Qualifiés dès septembre. C’est le 29 septembre dernier, sur la glace d'Oberstdorf, en Allemagne, que Ryom Tae-ok et Kim Ju-sik ont obtenu leur précieux sésame, en patinant sur l'air de Je ne suis qu'une chanson, de la chanteuse québécoise Ginette Reno. "Je me sentais ravi et extrêmement reconnaissant envers nos entraîneurs", avait alors réagi Ryom, selon le New York Times. "Il y avait beaucoup de gens de nationalités et de milieux différents qui nous encourageaient. Le fait que nous leur ayons donné une sorte de joie, c'était la meilleure partie de la performance", se réjouissait-il alors. Mais ce n’est que trois mois et demi plus tard que la nouvelle a officiellement été confirmée : absente à Sotchi en 2014, la Corée du Nord sera bien représentée à Pyeongchang.

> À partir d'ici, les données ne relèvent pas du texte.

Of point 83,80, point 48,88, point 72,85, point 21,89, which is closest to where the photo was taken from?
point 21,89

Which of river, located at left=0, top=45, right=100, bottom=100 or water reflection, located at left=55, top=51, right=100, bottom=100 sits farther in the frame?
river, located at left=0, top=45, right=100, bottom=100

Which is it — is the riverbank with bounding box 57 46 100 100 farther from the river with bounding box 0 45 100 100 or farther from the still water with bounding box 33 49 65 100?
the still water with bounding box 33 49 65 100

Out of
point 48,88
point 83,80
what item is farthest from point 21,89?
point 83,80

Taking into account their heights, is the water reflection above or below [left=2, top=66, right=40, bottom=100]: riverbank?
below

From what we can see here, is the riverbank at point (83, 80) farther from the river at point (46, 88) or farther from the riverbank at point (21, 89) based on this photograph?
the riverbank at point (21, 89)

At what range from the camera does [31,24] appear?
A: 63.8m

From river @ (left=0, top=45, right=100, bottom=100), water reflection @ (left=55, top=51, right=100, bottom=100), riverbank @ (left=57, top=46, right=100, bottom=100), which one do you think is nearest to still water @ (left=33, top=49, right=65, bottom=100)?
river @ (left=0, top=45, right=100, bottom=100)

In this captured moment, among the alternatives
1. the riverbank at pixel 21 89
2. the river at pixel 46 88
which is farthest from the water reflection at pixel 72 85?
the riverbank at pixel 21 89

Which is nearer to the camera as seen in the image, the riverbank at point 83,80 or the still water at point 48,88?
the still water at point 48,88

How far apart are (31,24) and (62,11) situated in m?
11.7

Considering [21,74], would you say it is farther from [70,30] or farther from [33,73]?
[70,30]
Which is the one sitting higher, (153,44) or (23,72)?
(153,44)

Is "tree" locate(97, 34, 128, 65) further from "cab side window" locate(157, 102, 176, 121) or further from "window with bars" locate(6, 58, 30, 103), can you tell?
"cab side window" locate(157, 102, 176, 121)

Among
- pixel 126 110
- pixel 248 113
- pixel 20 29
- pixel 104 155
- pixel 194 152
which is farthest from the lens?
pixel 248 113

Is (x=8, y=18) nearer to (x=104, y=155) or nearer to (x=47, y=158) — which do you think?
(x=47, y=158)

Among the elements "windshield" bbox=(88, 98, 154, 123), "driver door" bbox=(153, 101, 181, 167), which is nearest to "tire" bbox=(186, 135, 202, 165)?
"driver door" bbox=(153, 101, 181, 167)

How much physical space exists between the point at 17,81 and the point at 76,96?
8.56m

Regardez le programme long du couple nord-coréen qualifié pour les JO :

 

"S'ils terminent dans le Top 12, on sera aux anges". Le couple ne l’a pas volé : en janvier, il a même apporté à son pays la première médaille internationale de son histoire en patinage artistique, aux Championnats des Quatre continents. Un an plus tôt, les deux athlètes avaient déjà remporté l'or au concours du trophée de patinage artistique asiatique. De là à en faire des médaillés potentiels aux JO, il n’y a qu’un pas, que leur entraîneur canadien Bruno Marcotte ne franchit pas. "Leur principal objectif et le mien, c'est qu'ils améliorent leur record personnel. Le plateau est vraiment relevé. Ils se sont classés quinzièmes aux Championnats du monde 2017 à Helsinki, s'ils terminent dans le Top 12, on sera aux anges", a-t-il estimé mardi.

La relation improbable entre le Québécois et les deux Nord-Coréens a démarré en février 2017, aux Jeux asiatiques. Bruno Marcotte dirigeait alors une équipe de Corée du Sud, mais, intrigué par les progrès réalisés par Ryom et Kim, l'entraîneur a convaincu ses patineurs sud-coréens de l'aider à le présenter.

Un été au Canada. Quelques conversations plus tard, les deux sportifs traversent le globe pour atterrir à Montréal, l'été dernier, en compagnie de leur propre coach et d'un officiel de la fédération nord-coréenne. L'organisation est complexe à mettre en place : ils ne parlent pas anglais, n'ont pas de carte bancaire, ni de permis de conduire. Après quelques aménagements - un ancien étudiant de Bruno Marcotte accepte notamment d'emménager avec sa petite amie afin de louer sa maison aux Nord-Coréens – le couple se joint finalement aux patineurs canadiens, japonais, américains et… sud-coréens, qui s’entraînent quotidiennement à la patinoire de Sainte-Julie.

Soutenus par le couple sud-coréen. "On se soutenait mutuellement et on s’est dit qu’on se retrouverait à Pyeongchang", a raconté le Sud-Coréen Alex Kang-chan Kam au micro de la chaîne canadienne CBC. Rendez-vous est donc pris dès vendredi : les deux sportifs débuteront leur compétition avec l'épreuve par équipes, avant même la cérémonie d'ouverture. Ryom et Kim rechausseront ensuite les patins les 14 et 15 février pour leur programme court et leur programme libre.

Un enjeu qui les dépasse. La date est déjà cochée sur le calendrier national. Car au pays de Kim Jong-un, le patinage est l'un des sports les plus appréciés. En 2010, ce sont déjà deux patineurs, l'un artistique, l'autre de vitesse, qui avaient représenté la nation à Vancouver. Et les deux seules médailles remportées par la Corée du Nord aux JO d'hiver l'ont été sur la glace : Han Phil-hwa avait glané l'argent en patinage de vitesse aux JO d'Innsbruck, en 1964, et le spécialiste du short-track Hwang Yong-ski était reparti d'Albertville avec le bronze autour du cou, en 1992. Cette fois-ci, tant aux yeux du dictateur qu'à ceux du reste du monde, Ryom et Kim incarnent un enjeu qui dépasse leur simple discipline. La question est maintenant de savoir s'ils seront capables de supporter une telle pression.